Hong Kong Mid-Autumn Festival 2016
Among the many traditional Chinese festivals celebrated in Hong Kong, the Mid-Autumn Festival is one of the most colourful and filled with a host of exciting events. For centuries, the Mid-Autumn Festival has been one of the most important Chinese festivals, a time when families get together to celebrate the abundance of a good harvest and to gaze at the full moon. Children play with lanterns of different shapes and colours adding a delightful ambience to the festivities. Traditionally, the festival is a three-day event, with people welcoming the full moon on the 14th day of the eighth moon and bidding farewell to the celestial orb on the 16th day.
2016 Hong Kong Mid Autumn Festival Date: 15 September, 2016 (Thursday)
2016 Hong Kong Mid Autumn Festival Public Holiday: 16 September, 2016 (Friday) Day after mid Autumn festival
Moonrise, transit and moonset during the Mid-Autumn Festival period
The Mid-Autumn Festival this year falls on September 15 (Thursday) and the full moon will occur at 3.05am on September 17. Normally, a bright moon will be on full view at night during the Festival period if weather permits. This year, a penumbral lunar eclipse will occur around the time of the Mid-Autumn full moon, which happened once in the past 20 years. The astronomical event will last for four hours and three minutes. As the moon will pass through the penumbra (partial shadow) of the Earth without entering the umbra (total shadow), the moon will become only slightly dimmer during the event.
The previous lunar eclipse at the Mid-Autumn full moon visible in Hong Kong was a total lunar eclipse on September 17, 1997. The next lunar eclipse at the Mid-Autumn full moon will be a partial lunar eclipse on September 29, 2042.
Moon cakes are a traditional and indispensable part of the Mid-Autumn festivities. Friends and relatives give one another moon cakes as gifts to convey blessings and good fortune. Legend has it that moon cakes date back to the Yuan dynasty, when Han Chinese rebels passed secret messages to one another hidden in the cakes to prevent their plans for insurrection being discovered by their Mongolian rulers.
The celebrations also include colorful Chinese lanterns. Lantern Carnival will be held in different areas of Hong Kong with nostalgic games, cultural performances, lantern riddle games and huge thematic lantern displays, the grandest of all being at Victoria Park on Hong Kong Island.
Where to celebrate Mid-Autumn Festival in Hong Kong
To promote Chinese ethnic culture among residents and tourists alike, month-long lantern displays with themes are held around the Mid-Autumn Festival.
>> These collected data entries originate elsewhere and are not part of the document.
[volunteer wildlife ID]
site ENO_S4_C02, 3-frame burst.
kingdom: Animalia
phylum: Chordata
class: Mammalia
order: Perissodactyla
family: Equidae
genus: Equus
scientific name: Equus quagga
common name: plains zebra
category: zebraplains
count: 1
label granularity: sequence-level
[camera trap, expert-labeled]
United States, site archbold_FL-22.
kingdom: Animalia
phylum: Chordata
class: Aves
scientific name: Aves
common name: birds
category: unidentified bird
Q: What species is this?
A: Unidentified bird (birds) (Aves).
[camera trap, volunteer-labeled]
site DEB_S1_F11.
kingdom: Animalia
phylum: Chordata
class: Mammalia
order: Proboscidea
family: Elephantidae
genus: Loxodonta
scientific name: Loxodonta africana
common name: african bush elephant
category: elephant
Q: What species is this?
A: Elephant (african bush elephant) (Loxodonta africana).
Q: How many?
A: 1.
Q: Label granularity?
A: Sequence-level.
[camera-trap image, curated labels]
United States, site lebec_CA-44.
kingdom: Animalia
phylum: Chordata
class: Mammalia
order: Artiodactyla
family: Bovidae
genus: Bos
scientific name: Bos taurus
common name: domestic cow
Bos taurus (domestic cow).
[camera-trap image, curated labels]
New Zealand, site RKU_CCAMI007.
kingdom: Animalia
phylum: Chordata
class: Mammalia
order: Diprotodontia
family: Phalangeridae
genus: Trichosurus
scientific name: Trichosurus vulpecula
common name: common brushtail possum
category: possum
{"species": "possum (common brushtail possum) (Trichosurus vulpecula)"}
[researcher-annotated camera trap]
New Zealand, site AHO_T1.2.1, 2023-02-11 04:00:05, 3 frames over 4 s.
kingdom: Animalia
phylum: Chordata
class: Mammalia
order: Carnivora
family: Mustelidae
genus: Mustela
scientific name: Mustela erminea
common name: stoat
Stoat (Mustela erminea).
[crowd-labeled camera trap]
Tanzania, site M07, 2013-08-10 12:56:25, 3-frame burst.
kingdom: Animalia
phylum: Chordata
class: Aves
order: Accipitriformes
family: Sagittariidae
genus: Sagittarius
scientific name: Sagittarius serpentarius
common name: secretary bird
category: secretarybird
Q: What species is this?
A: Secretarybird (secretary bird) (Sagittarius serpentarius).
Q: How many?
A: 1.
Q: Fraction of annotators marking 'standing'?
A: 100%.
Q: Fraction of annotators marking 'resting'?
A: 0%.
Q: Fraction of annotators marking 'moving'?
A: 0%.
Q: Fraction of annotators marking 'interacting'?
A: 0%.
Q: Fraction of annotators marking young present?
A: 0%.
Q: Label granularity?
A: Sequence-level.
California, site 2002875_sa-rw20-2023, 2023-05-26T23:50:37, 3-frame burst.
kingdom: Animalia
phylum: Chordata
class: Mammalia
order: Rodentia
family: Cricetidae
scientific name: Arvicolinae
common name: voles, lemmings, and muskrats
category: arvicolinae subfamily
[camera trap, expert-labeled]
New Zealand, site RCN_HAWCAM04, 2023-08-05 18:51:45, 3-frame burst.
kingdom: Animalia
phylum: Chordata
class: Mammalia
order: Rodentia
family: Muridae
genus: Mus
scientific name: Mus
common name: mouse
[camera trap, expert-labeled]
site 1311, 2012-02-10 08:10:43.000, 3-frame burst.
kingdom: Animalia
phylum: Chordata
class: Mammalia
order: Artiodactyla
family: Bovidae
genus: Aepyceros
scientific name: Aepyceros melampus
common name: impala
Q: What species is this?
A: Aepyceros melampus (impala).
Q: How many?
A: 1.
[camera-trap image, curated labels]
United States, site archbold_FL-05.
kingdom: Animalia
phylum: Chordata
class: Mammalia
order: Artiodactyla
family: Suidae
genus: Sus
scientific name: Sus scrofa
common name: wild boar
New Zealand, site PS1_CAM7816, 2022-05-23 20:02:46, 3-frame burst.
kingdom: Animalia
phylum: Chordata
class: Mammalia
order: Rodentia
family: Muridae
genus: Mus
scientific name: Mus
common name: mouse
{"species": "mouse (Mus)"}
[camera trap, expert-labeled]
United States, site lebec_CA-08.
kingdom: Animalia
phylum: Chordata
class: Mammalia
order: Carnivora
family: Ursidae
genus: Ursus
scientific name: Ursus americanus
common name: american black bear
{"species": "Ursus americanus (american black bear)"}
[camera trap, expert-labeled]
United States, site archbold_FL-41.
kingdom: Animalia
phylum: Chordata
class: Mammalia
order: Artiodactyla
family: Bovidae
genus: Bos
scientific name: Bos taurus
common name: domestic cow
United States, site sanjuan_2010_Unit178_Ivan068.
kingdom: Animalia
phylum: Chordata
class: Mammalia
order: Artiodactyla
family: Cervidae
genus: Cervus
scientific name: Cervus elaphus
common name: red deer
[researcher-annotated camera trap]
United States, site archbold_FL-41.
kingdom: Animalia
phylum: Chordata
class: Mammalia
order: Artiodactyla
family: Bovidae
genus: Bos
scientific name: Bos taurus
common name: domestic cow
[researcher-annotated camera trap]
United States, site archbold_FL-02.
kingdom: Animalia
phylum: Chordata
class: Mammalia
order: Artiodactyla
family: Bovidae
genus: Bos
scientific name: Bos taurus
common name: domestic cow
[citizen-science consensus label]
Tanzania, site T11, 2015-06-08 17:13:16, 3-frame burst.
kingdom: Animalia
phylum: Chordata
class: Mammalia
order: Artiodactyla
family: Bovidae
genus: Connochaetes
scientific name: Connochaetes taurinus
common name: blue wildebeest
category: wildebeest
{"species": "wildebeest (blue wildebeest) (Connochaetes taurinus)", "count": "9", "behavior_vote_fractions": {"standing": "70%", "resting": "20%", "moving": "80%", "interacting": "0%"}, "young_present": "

- Victoria Park Mid-Autumn Lantern Carnival 2016
- Tin Shui Wai Park and Ginza Square Mid-Autumn Lantern Carnival 2016
- Tai Po Waterfront Park Mid-Autumn Lantern Carnival 2016
Fire Dragon Dance
Coinciding with the Mid-Autumn Festival is the unique Tai Hang Fire Dragon Dance – a spectacular ritual that is considered one of the most extraordinary events during this Festival. In 2011, the Tai Hang Fire Dragon Dance has been inscribed on the third national list of ‘Intangible Cultural Heritage’ by the Ministry of Culture in China.
The Tai Hang Fire Dragon Dance has been performed for more than 100 years. Tai Hang located in Causeway Bay was originally a Hakka village. Legend has it that a plague broke out there in 1880s and to ward off the disease, the villagers planted joss sticks in a dragon made of grass. On the evenings of the 14th, 15th and 16th of the eighth lunar month, the villagers paraded the fire dragon through the village while letting off firecrackers. The plague ended soon after the event. From then on, the villagers have performed a three-day fire dragon dance every year to bless themselves. This breathtaking spectacle is now part of the ‘unique intangible cultural heritage of Hong Kong’.